- _DIRECTIVE_
With the pictures left out, reproduce exactly the lines running from the line with "Does the position" to the last line of the material below.

— Start DATA RECORDS —

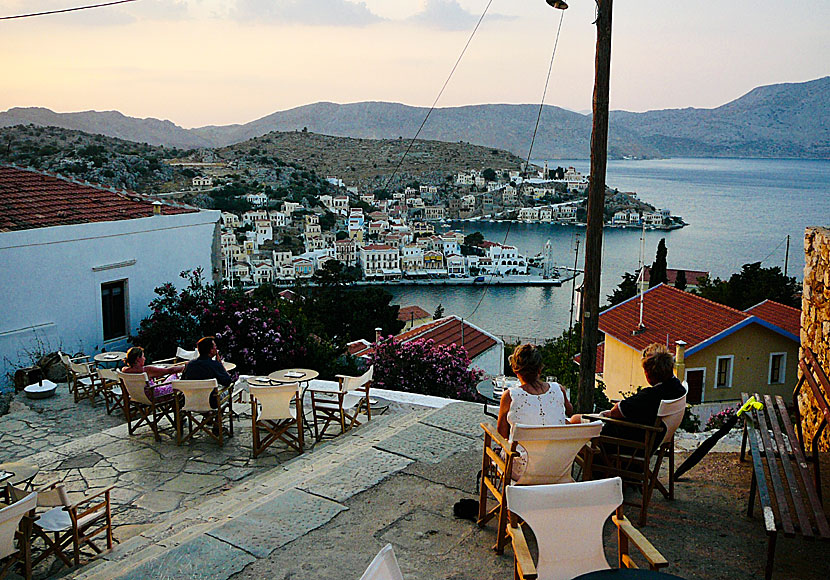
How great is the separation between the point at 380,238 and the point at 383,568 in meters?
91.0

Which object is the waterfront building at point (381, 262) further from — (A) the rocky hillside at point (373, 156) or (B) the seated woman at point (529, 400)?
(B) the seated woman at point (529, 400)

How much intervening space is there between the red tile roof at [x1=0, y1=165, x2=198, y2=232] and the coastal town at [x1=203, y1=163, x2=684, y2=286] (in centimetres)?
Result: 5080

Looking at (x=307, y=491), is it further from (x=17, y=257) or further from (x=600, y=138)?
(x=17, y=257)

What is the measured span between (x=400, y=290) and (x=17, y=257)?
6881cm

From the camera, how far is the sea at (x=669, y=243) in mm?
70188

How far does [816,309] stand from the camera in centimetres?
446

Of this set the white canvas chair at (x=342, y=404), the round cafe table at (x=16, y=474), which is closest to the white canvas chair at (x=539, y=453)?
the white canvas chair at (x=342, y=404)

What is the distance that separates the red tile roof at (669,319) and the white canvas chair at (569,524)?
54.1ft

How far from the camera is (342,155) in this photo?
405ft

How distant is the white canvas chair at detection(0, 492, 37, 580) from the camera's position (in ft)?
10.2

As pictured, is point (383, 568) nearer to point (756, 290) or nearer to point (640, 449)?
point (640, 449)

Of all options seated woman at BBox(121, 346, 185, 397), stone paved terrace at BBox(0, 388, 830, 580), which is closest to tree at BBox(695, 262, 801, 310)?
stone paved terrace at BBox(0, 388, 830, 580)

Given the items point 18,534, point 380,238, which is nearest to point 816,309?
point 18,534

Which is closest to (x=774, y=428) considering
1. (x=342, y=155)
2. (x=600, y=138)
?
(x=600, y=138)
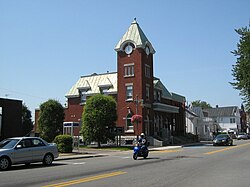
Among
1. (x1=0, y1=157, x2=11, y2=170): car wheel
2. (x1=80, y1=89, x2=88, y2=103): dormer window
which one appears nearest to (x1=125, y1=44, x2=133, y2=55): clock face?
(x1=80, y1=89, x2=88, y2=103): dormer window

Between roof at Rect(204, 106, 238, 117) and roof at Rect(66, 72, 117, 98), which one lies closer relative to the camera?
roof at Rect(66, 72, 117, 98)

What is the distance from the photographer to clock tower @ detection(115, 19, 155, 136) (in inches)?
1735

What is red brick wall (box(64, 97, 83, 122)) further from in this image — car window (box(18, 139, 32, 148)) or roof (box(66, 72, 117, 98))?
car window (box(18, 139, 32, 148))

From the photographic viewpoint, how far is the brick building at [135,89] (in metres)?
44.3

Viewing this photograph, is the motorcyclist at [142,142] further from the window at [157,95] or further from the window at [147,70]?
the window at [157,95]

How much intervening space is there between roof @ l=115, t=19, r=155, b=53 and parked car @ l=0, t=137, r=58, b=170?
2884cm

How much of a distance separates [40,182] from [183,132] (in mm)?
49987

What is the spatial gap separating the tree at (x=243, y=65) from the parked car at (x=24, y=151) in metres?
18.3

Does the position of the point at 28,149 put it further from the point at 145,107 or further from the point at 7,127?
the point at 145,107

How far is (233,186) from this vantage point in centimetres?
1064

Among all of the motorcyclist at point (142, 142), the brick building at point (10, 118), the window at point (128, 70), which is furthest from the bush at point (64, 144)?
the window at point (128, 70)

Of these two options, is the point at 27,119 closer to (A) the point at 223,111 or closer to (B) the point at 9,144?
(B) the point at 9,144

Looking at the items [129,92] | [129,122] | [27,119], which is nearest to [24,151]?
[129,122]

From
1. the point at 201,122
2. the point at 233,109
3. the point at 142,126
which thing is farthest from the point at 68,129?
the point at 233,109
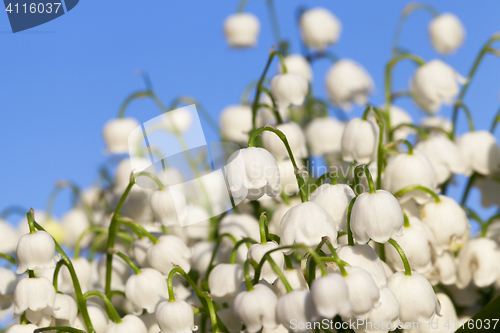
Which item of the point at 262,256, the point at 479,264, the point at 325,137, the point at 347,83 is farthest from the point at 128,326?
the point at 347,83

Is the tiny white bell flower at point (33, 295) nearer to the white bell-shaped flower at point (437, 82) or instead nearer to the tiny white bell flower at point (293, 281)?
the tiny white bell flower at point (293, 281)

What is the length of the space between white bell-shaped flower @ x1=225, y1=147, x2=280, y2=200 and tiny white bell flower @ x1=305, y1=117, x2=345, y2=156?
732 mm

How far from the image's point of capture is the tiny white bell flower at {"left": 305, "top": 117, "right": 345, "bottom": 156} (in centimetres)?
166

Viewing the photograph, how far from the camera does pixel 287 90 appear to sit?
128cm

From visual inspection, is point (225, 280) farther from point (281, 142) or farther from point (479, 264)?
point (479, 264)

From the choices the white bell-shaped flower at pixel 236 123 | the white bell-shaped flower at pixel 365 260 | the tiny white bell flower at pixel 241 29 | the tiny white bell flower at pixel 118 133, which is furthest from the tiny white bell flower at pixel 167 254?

— End DATA RECORDS —

- _TASK SOLUTION_
Does the position of the point at 28,149 put it further from the point at 145,107 or further from the point at 7,127?
the point at 145,107

How far is (233,186) from this vantage point in centimetres?
1064

Among all of the motorcyclist at point (142, 142), the brick building at point (10, 118), the window at point (128, 70), which is furthest from the bush at point (64, 144)?
the window at point (128, 70)

Of these two options, is the point at 27,119 closer to (A) the point at 223,111 or closer to (B) the point at 9,144?
(B) the point at 9,144

Looking at the items [129,92] | [129,122] | [27,119], which is nearest to [24,151]?
[129,122]

From
1. the point at 201,122
2. the point at 233,109
3. the point at 142,126
which thing is farthest from the point at 68,129?
the point at 233,109
Which item of the point at 262,256, the point at 479,264, the point at 325,137, the point at 347,83 is farthest from the point at 128,326?
the point at 347,83

Is the tiny white bell flower at point (33, 295) nearer to the white bell-shaped flower at point (437, 82) or instead nearer to the tiny white bell flower at point (293, 281)?
the tiny white bell flower at point (293, 281)

What is the length of the space between white bell-shaped flower @ x1=225, y1=147, x2=280, y2=200 and tiny white bell flower @ x1=305, y1=117, x2=345, y2=156?
732 mm

How far from the image's point of capture is the tiny white bell flower at {"left": 305, "top": 117, "right": 345, "bottom": 156} (in centimetres)?
166

Viewing the photograph, how far from the camera does pixel 287 90 appear to sit?
128cm

From visual inspection, is point (225, 280) farther from point (281, 142) or farther from point (479, 264)?
point (479, 264)

From the choices the white bell-shaped flower at pixel 236 123 | the white bell-shaped flower at pixel 365 260 | the tiny white bell flower at pixel 241 29 | the tiny white bell flower at pixel 118 133, which is furthest from the tiny white bell flower at pixel 167 254?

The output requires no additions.